If we can understand a “genitive theology” to be something in which a particular elemental force, phenomenon, or aspect of the cosmos has a deity or deities that are appropriate to it and are in some sense either created or necessitated by the existence of that aspect of the cosmos, then almost every deity that we know of and that is attested from the various premodern polytheistic cultures potentially fits into this framework quite easily. There most certainly is thunder, for example, and no one has to debate on whether or not it exists. In a particular cultural framework, a deity arises to account for the existence of thunder, or (perhaps more creatively and intriguingly) arises from the collective experience of a given culture of that phenomenon. In ancient Greece, that god was Zeus; in other cultures, however, that god might have been Thor, or Indra, or Shango. While each of these deities has many more aspects, connected or not to the phenomenon of thunder, nonetheless we can, in a certain manner, understand each of them to arise in a genitive fashion from that particular force. To do so would not be incorrect, therefore, even if it might be reductive and one-dimensional to see a deity as only a “god of thunder.”

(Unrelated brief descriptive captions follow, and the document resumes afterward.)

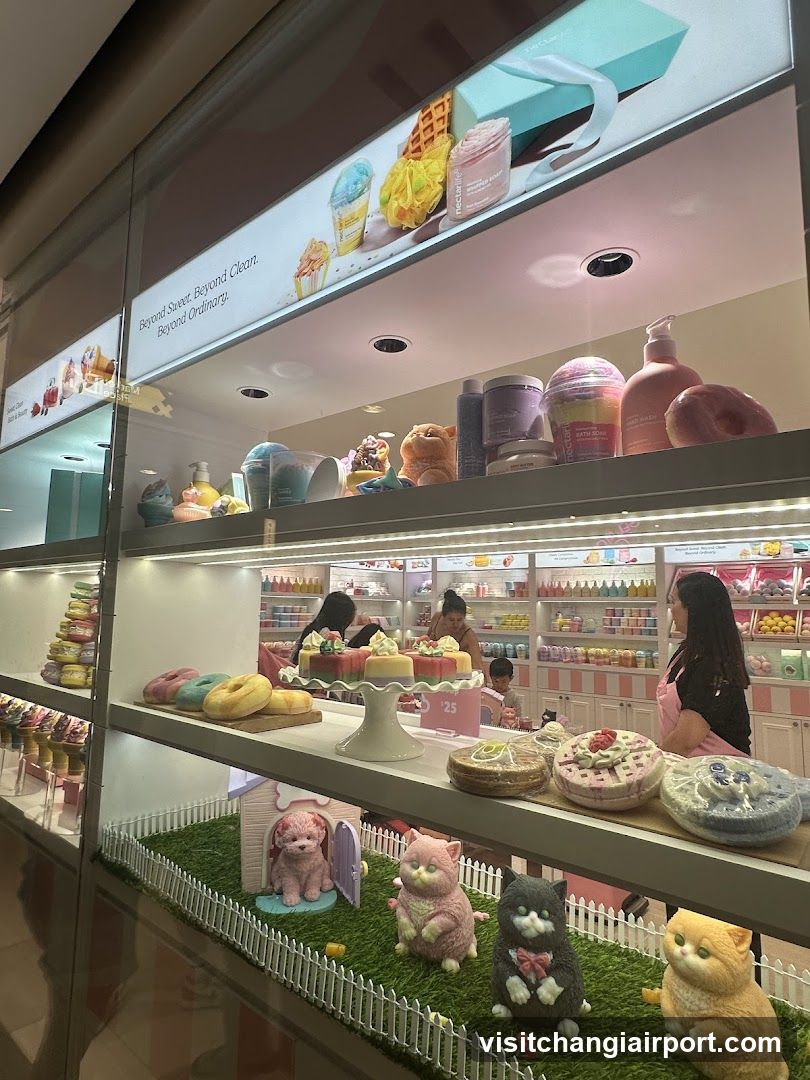 Bath & Body Works Store Interior Display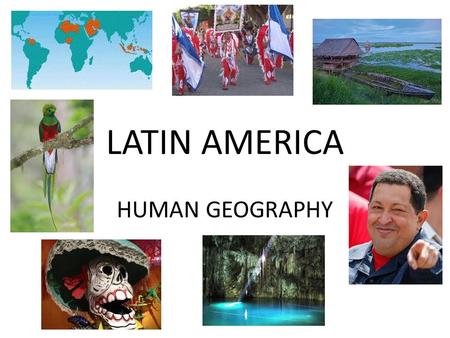LATIN AMERICA HUMAN GEOGRAPHY. POPULATION WHAT IS THE MAIN RELIGION OF THE REGION? HOW DOES THIS RELIGION IMPACT THE BIRTHRATE AND POPULATION?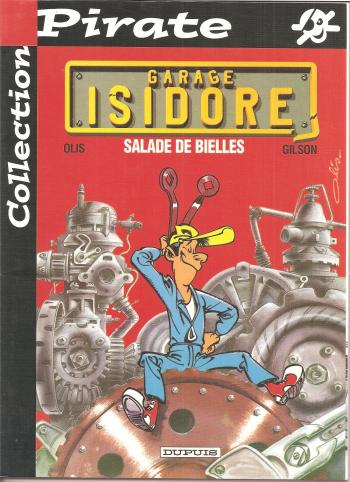 Couverture de l'album Garage Isidore - 1. Salade de bielles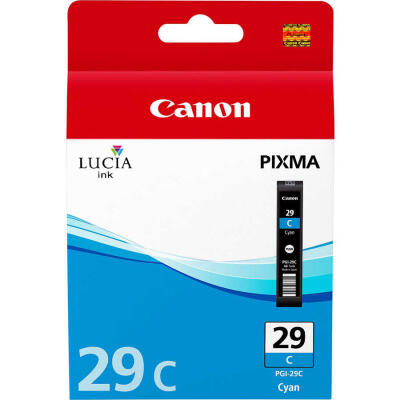 Canon Pgı-29-4873B001 Mavi Orijinal Kartuş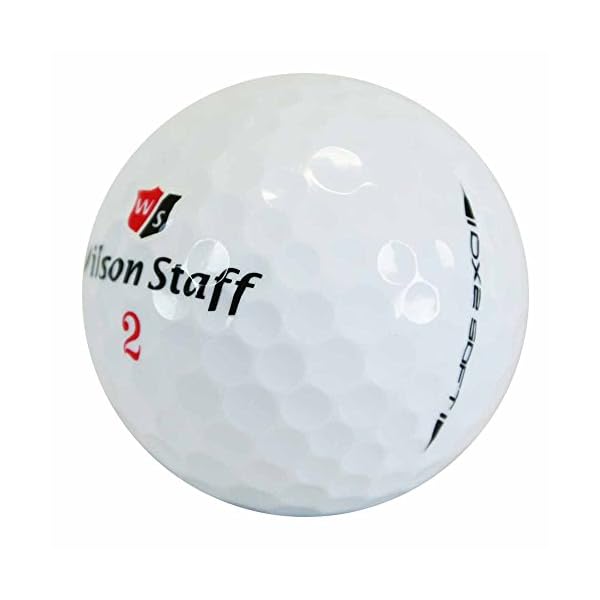 Wilson Staff, Weltweit weichster 2-teiliger Herren Golfball für maximale Reichweite, 12er-Pack, Fortgeschrittene, 29er Kompression, Kautschuk, Dx2 Soft, Weiß, WGWP37100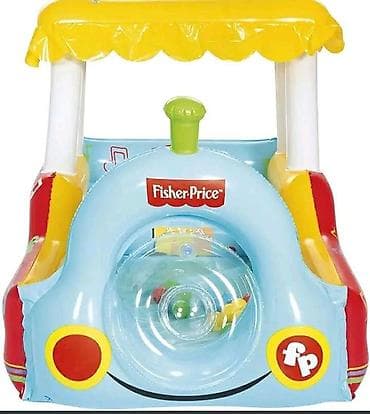 guess za decu: Bestway 93537 Fisher Price Voz sa 25 loptica 132 x 94 x 89 Cena 5950 — 3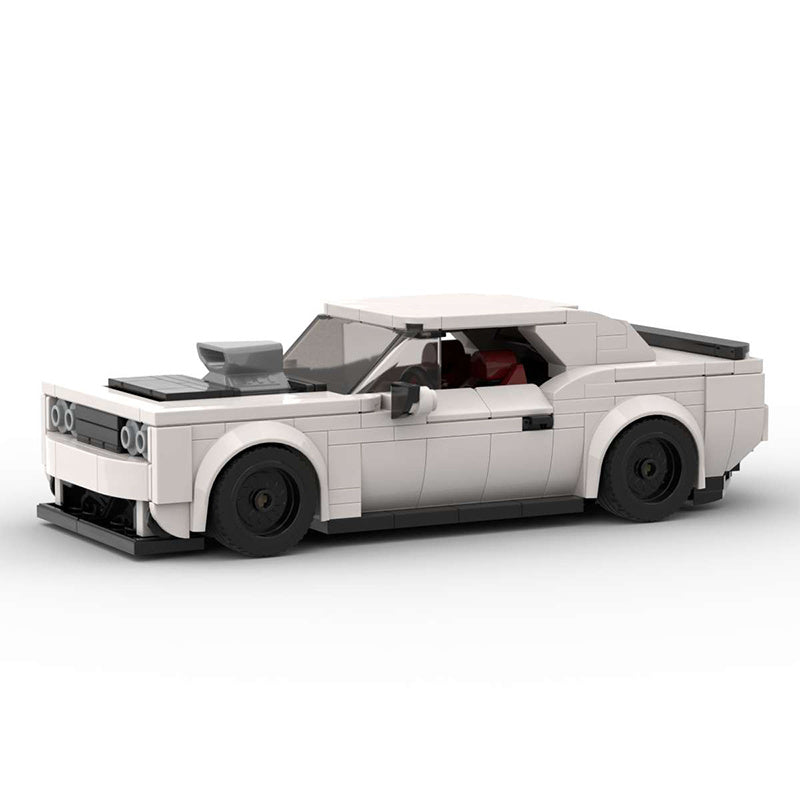 Building Blocks 8 Frames For Racing Car Model Boy RoomMode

Likewise, and more specific to my own experiences, we have the Tetrad as four deities who have arisen as a result of the very real and observable phenomenon of trans and gender-variant identities in the modern world. The specific experiences of trans and gender-variant individuals and communities in the modern context (which is, indeed, the ONLY context in which “trans-ness” as now understood and experienced can have taken place) has created the critical mass necessary to have deities emerge from those experiences which are quite literally born from and are therefore “generated by” those experiences. Thus, to deny that the Tetrad are “deities of trans-ness” would be to deny a great deal of their nature; but, that having been said, they’re not simply deities for trans or gender-variant people only, and their fuller identities and potential appeal extend far beyond that. In this, they’re not unlike trans and gender-variant people, who have many different skills, talents, and life experiences that can be of potential interest and utility to anyone and everyone. (Which is true of any matter of identity, be it gender identity, sexual orientation, disability status, or anything else.)
I would still maintain, though, that Antinous is not a “god of gayness” (or, in a non-genitive manner, a “gay god”!), because he was not created from the existence or the experience of gayness (which has only existed in its current understanding for about 150 years), or even of the experience of male homoeroticism (which has been around forever, in certain senses). He might have that aspect for some people now, but I don’t think it’s the end-all and be-all of Antinous, and those who seem to think it is are missing out on a great deal of him. It would be the equivalent of a straight person having a gay friend, and only going to see their gay friend when they need advice on window treatments, when they are thinking of getting new clothes, or want to hear the latest trends in dance music, but otherwise not caring about them at all or seeing them as a three-dimensional and multifaceted being. Unfortunately, most of the people who treat Antinous in this way are not straight people wanting to benefit from the advice of a gay person, but instead gay people who have such an immature understanding of their sexual identity as to think that it is an end-all and be-all aspect of their (and everyone else’s) identity. That sort of view is all right for about forty seconds after one comes out, but beyond that, it’s simply annoying and unrealistic and fails to deal with the lived realities of the world.
So, those are my thoughts on these matters at present. What do you think?